The restaurant is so much pricier than the competition partly because most of those who serve steak of this quality tend to put it into dishes where they can serve smaller fillets, and keep the overall cost in the hundreds of pounds rather than the thousands.

If you order the most expensive steak in the world at The Goldhorn, meanwhile, it comes grilled, sliced onto a piece of slate, and decorated with a smear of gold dust. There are no fancy extras, so you get an enormous piece of beef - pushing the price to the max.

Close contenders

This could be a world-beating price for a steak. It beats the Wagyu ribeye steak at Craftsteak in New York - which at $2,800 was long-considered the priciest.

However, if you want to blow a small fortune on meat, there's a marginally more expensive option. You could opt for the world's most expensive hamburger - an enormous £3,188 monster created for Juicys Outlaw Grill in Oregon in 2011 - which required several people to lift it - let alone eat it.

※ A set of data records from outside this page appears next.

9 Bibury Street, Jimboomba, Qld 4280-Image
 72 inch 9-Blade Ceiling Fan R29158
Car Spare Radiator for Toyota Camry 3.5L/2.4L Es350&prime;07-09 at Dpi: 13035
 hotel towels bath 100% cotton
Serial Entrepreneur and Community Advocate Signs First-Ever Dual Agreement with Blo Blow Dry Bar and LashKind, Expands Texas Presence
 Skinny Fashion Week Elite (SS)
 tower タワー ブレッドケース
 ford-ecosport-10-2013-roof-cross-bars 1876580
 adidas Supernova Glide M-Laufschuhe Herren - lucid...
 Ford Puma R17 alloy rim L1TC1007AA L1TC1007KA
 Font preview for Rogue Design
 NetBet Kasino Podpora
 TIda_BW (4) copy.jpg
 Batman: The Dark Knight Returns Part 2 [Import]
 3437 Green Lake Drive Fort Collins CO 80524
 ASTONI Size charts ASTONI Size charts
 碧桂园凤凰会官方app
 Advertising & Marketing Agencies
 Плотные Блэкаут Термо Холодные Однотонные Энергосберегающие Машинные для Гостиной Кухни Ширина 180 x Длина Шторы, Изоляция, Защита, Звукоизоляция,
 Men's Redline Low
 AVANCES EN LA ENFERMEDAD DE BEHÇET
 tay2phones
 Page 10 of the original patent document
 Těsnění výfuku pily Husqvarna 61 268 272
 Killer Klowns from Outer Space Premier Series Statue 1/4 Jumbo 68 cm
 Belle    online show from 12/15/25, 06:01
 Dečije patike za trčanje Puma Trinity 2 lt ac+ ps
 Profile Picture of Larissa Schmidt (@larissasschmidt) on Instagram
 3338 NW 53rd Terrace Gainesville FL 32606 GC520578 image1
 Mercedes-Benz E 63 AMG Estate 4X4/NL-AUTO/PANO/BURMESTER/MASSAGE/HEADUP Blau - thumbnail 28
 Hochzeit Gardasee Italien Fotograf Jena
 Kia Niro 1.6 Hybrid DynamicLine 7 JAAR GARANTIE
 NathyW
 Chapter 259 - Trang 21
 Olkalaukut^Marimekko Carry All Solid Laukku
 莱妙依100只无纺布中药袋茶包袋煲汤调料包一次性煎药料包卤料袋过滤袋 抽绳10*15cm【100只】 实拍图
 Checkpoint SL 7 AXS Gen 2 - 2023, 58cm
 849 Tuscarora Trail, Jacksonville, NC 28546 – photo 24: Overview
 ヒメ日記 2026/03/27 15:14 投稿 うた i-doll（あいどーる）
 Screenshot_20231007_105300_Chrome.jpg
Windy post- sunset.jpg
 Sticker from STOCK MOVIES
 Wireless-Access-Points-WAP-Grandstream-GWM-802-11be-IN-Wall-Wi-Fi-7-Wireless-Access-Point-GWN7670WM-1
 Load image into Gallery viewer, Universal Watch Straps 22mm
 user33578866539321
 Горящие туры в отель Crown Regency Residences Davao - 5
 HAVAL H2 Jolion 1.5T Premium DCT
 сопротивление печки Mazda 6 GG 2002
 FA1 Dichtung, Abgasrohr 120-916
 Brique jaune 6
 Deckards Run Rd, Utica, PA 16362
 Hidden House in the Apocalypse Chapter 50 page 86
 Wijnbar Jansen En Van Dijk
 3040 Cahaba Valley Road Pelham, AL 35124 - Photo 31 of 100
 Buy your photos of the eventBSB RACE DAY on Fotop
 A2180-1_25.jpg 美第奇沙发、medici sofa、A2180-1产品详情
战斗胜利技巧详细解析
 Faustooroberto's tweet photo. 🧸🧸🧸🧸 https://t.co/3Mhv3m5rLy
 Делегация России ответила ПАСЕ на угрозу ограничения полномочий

For a meal for one, no burger can compete with the steak. The closest contender is the burger created in 2014 by Honky Tonk restaurant in Chelsea - featuring Wagyu beef, venison, lobster, caviar and gold leaf - and priced at £1,100.

If you're feeling flash and beef isn't your thing, there's always the most expensive cocktail in the world. According to Guinness World Records, this is The Winston, created at Club 23 in Melbourne, Australia. This £3,583 drink includes 60ml of the world's most expensive cognac.

Alternatively, you could get stuck into the Frrrozen Haute Chocolate ice cream sundae, which was on the menu of the Serendipity 3 restaurant in New York in 2007. This cost £12,000 - and featured a fine blend of 28 cocoas, decorated with diamonds, served in a gold-lined goblet, sitting on a gold and diamond bracelet, and eaten with a gold spoon.

But what do you think? Do any of these appeal, or would you rather have something a bit less flash to get stuck into?